From love for you, He bowed down from Heaven to earth and came down on earth, clothed Himself in flesh, became a prisoner for the sake of you prisoners, suffered sweat and frost, endured hunger and thirst, gave His face to spitting and His body to be nailed to the Cross, lay in the tomb as a corpse, went down to Hades to destroy a prison worse than this life, that was intended for you after your parting from the body—and all this in order to save you from the mire of sin, and set you on your feet. He then rose from the dead, by this means to give you wings for flight to Heaven, and finally ascended into Heaven to open the way to you and bring you into the Angelsʼ abode. You do not now have to sigh in fear, trembling and horror as King David did, nor to desire wings like a dove, for the Eagle has appeared, and has shown and cloven a road through. You have only to nurture the spiritual wings that you were given at your Baptism in His name, and to desire with all your strength to climb up there where He ascended. He has done ninety-nine percent of all that is needed for your salvation; will you not strive to do that one remaining percentage point for your own salvation, and this when, for you, an entrance shall be ministered...abundantly into the everlasting Kingdom of our Lord and Savior Jesus Christ (II St. Peter 1:11)?
The Lordʼs Ascension from earth to Heaven is as unexpected to men as His coming down from Heaven to earth and His birth in the flesh was to the Angels. What event in His life does not represent something unique and uniquely unexpected to the world? As the Angels watched with wonder how God, at the first creation, separated light from darkness and water from dry land, how He placed the stars in the heavenly vault, and how He brought forth plants and animals from the dust and finally formed man, giving him a living soul, so each one of us must look with wonder at the events of the Saviorʼs life, beginning with the wondrous Annunciation to the most holy Virgin by the Archangel Gabriel in Nazareth, and then through in order to His mighty Ascension on the Mount of Olives. It is all, at first sight, unexpected, but, when they are made aware of the plan for the dispensation of our salvation, all rational men must shout for joy and glorify Godʼs power, His wisdom, and His love for mankind. You can take no single great event out of Christʼs life and not disfigure the whole, as you cannot cut off a living manʼs arm or leg and not disfigure him, or remove the moon from the heavenly vault or blot out a part of the starry myriads, and not disfigure the order and beauty of the heavens. So do not think of saying: “It was unnecessary for the Lord to ascend!” When some of the Jews were constrained to acknowledge and cry out: “He hath done all things well!” (Mark 7:37), how can we, who are Baptized in His name, not believe that all He did, He did well: devising and ordering with great wisdom.

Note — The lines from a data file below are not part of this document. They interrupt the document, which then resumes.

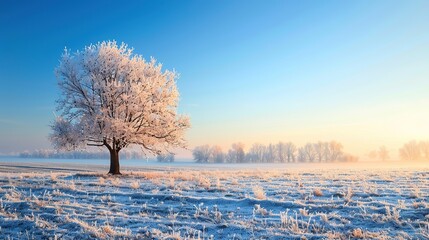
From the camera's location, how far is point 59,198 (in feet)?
45.5

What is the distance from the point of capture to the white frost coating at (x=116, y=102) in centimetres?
2589

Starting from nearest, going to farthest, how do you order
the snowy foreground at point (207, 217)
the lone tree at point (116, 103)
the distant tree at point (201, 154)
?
the snowy foreground at point (207, 217), the lone tree at point (116, 103), the distant tree at point (201, 154)

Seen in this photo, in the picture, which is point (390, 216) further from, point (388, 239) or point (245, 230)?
point (245, 230)

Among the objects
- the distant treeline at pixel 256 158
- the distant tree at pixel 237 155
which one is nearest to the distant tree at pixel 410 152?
the distant treeline at pixel 256 158

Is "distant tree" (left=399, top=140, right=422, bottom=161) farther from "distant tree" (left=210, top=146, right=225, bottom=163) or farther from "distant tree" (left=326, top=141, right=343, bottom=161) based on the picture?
"distant tree" (left=210, top=146, right=225, bottom=163)

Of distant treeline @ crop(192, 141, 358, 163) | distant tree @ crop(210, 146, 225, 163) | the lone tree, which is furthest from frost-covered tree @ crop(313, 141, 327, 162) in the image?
the lone tree

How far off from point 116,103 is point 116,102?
0.27ft

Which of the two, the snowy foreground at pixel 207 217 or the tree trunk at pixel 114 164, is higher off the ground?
the tree trunk at pixel 114 164

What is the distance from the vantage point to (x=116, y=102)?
1032 inches

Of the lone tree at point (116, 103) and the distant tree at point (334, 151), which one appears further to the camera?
the distant tree at point (334, 151)

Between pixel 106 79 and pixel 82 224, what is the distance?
19.3m

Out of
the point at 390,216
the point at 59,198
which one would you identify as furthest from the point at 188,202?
the point at 390,216

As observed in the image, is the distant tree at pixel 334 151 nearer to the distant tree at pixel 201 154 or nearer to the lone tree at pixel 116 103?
the distant tree at pixel 201 154

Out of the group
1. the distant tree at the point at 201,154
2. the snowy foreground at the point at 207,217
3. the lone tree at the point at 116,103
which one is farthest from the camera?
the distant tree at the point at 201,154
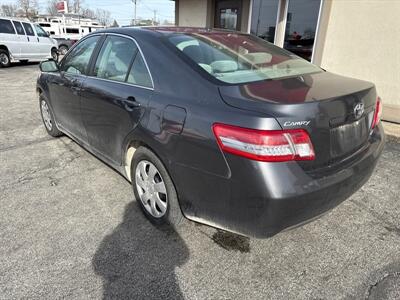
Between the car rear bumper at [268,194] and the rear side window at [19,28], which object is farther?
the rear side window at [19,28]

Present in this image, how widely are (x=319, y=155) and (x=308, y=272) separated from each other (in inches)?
35.3

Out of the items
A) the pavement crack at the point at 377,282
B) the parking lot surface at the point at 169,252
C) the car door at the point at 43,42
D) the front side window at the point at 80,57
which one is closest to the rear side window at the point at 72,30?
the car door at the point at 43,42

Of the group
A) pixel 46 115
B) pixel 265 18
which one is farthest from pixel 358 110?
pixel 265 18

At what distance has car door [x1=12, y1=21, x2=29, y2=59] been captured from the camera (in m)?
14.1

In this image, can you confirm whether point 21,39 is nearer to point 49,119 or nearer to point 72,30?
point 49,119

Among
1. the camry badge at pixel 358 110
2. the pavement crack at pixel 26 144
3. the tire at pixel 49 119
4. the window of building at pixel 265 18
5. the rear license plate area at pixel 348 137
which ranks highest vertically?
the window of building at pixel 265 18

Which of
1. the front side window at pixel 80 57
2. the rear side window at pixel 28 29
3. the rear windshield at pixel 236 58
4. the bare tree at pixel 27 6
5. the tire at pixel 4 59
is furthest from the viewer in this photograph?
the bare tree at pixel 27 6

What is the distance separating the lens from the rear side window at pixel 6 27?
1350 centimetres

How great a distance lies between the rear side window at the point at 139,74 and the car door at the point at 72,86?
95 cm

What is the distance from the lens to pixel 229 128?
6.16ft

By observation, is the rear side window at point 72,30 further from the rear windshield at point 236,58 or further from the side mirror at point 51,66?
the rear windshield at point 236,58

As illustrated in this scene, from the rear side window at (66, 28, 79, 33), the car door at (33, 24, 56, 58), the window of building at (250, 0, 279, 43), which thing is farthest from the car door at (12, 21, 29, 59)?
the rear side window at (66, 28, 79, 33)

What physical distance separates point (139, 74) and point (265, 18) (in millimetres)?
6339

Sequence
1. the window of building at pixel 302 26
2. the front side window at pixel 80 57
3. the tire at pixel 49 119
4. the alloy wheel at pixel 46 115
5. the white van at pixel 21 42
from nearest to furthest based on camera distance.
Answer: the front side window at pixel 80 57 < the tire at pixel 49 119 < the alloy wheel at pixel 46 115 < the window of building at pixel 302 26 < the white van at pixel 21 42
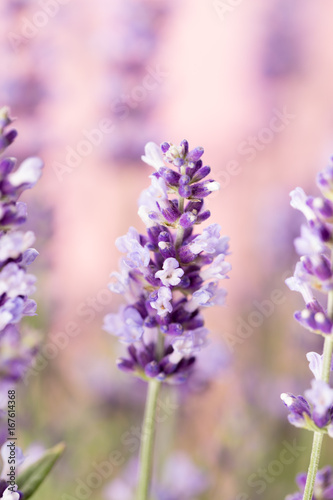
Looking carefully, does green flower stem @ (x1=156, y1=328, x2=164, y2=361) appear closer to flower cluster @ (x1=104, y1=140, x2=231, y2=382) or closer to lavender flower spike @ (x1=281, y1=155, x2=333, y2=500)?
flower cluster @ (x1=104, y1=140, x2=231, y2=382)

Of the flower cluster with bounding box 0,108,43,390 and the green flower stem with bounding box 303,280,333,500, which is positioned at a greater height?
the flower cluster with bounding box 0,108,43,390

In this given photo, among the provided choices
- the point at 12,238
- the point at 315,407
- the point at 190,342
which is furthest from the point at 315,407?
the point at 12,238

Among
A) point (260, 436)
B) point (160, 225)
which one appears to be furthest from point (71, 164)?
point (160, 225)

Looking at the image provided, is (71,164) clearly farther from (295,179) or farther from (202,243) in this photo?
(202,243)

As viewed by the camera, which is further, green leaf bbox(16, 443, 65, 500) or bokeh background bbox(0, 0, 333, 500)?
bokeh background bbox(0, 0, 333, 500)

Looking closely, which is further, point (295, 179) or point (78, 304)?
point (295, 179)

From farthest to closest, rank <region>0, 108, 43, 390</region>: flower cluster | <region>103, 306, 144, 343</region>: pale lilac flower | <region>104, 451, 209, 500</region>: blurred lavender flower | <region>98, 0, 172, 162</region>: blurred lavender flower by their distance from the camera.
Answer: <region>98, 0, 172, 162</region>: blurred lavender flower < <region>104, 451, 209, 500</region>: blurred lavender flower < <region>103, 306, 144, 343</region>: pale lilac flower < <region>0, 108, 43, 390</region>: flower cluster

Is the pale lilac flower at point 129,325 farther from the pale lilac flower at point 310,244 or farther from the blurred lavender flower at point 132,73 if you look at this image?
the blurred lavender flower at point 132,73

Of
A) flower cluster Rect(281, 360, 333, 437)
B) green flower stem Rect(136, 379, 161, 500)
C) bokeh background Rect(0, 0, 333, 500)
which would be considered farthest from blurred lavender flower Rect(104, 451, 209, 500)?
flower cluster Rect(281, 360, 333, 437)
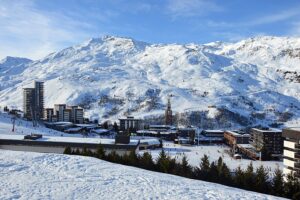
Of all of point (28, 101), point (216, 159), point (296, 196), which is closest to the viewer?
point (296, 196)

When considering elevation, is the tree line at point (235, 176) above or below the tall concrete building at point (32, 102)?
below

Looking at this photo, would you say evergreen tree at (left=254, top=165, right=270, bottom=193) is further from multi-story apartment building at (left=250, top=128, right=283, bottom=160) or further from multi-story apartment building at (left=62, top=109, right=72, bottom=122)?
multi-story apartment building at (left=62, top=109, right=72, bottom=122)

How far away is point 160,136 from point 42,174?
384ft

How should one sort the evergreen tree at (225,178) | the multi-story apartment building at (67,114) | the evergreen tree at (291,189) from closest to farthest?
the evergreen tree at (291,189) < the evergreen tree at (225,178) < the multi-story apartment building at (67,114)

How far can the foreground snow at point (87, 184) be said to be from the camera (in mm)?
18031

And His Ascension is therefore also good, devised and ordered with great wisdom, as are also His Incarnation, Baptism, Transfiguration and Resurrection. “It is expedient for you that I go away”(St. John 16:7), said the Lord to His disciples. Do you see how He disposes and does everything as is best for me? Every word and act of His have our good as their aim. His Ascension is of boundless good for us all. Were it not so, He would not have ascended.
St. Nikolai (Velimirovich), Bishop of Ohrid, “Homily 27. The Ascension of the Lord,” in Homilies (Birmingham: Lazarica Press, 1996), Vol. I, pp. 296-299.